In QED, the Lagrangian with gauge-fixing terms is $$\tag{7.2}L=-\frac{1}{4}F_{\mu\nu}F^{\mu\nu}-\frac{1}{2}\xi(\partial^\sigma A_\sigma)^2 $$ (See Greiner field quantization), from which we can obtain the propagator to be (in momentum space)
$$\tag{3}D_F^{\mu\nu}(k)=\frac{-g^{\mu\nu}}{k^2+i\epsilon}+\frac{\xi-1}{\xi}\frac{k^\mu k^\nu}{(k^2+i\epsilon)^2}$$ (see Greiner field quantization page 190).
I understand that $\xi$ drops out at the end of the calculation of any QED scattering cross sections. My question is: how to see it explicitly and directly at the level of perturbation theory, using Feynman diagrams? (No path integrals.)

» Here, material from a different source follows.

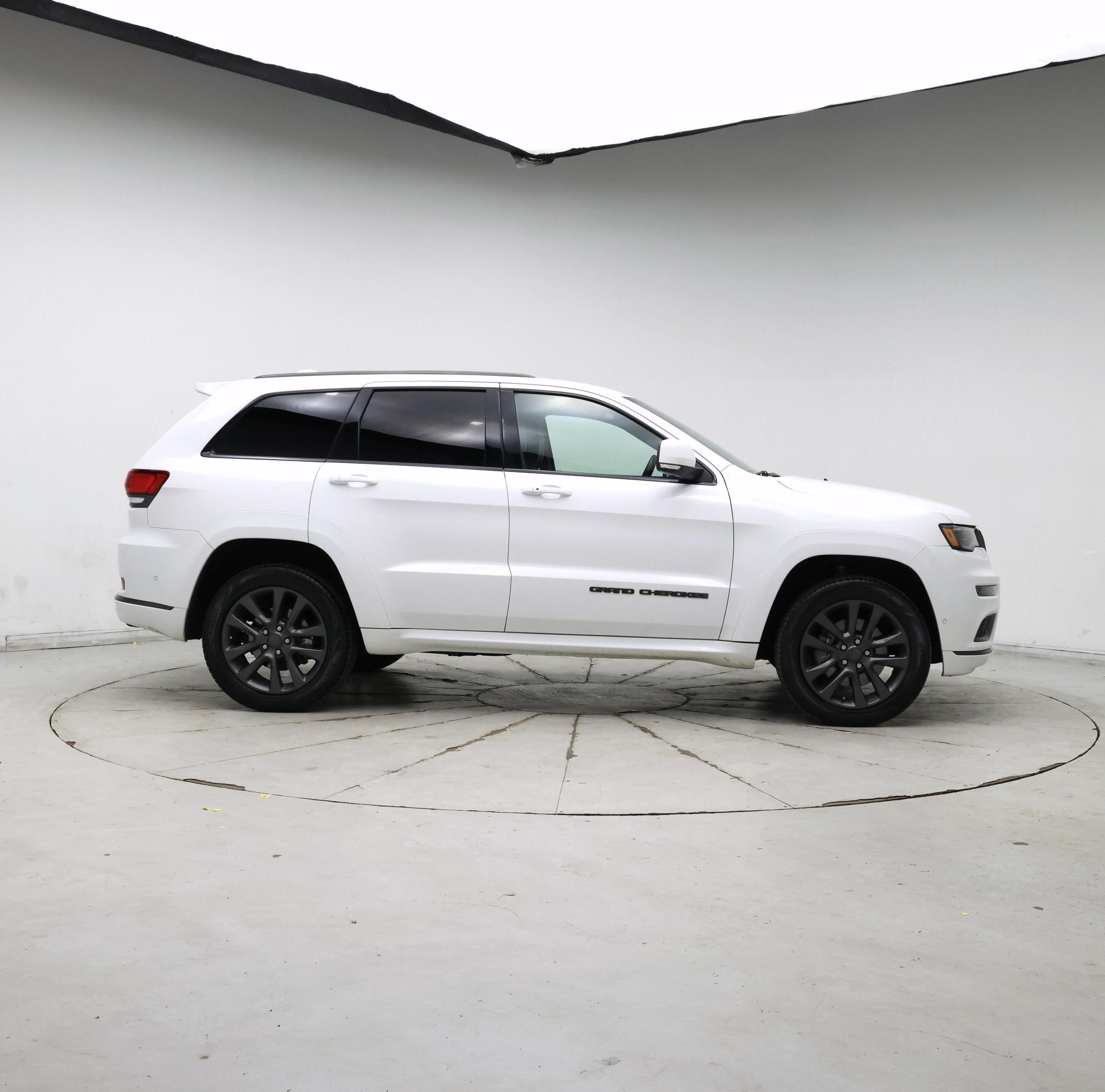 Thumbnail: 2019 Jeep Grand Cherokee - 7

Greiner did such an explicit example in chapter 8 on top of page 247 for the simplest case of electron electron scattering up to 2nd order perturbation. In general I don't immediately see how to do it because for individual Feynman diagrams $\xi$ actually gives different values, it is only when we sum over different Feynman diagrams does the contribution of $\xi$ drop out.
$\textbf{EDIT}:$ I now realized this is more or less the Ward identity. Similar to how Peskin and Schroeder argues that for the purposes of computing S matrix elements we can make the abbreviation (7.75) on page 246. The proof of the Ward identity is diagrammatic.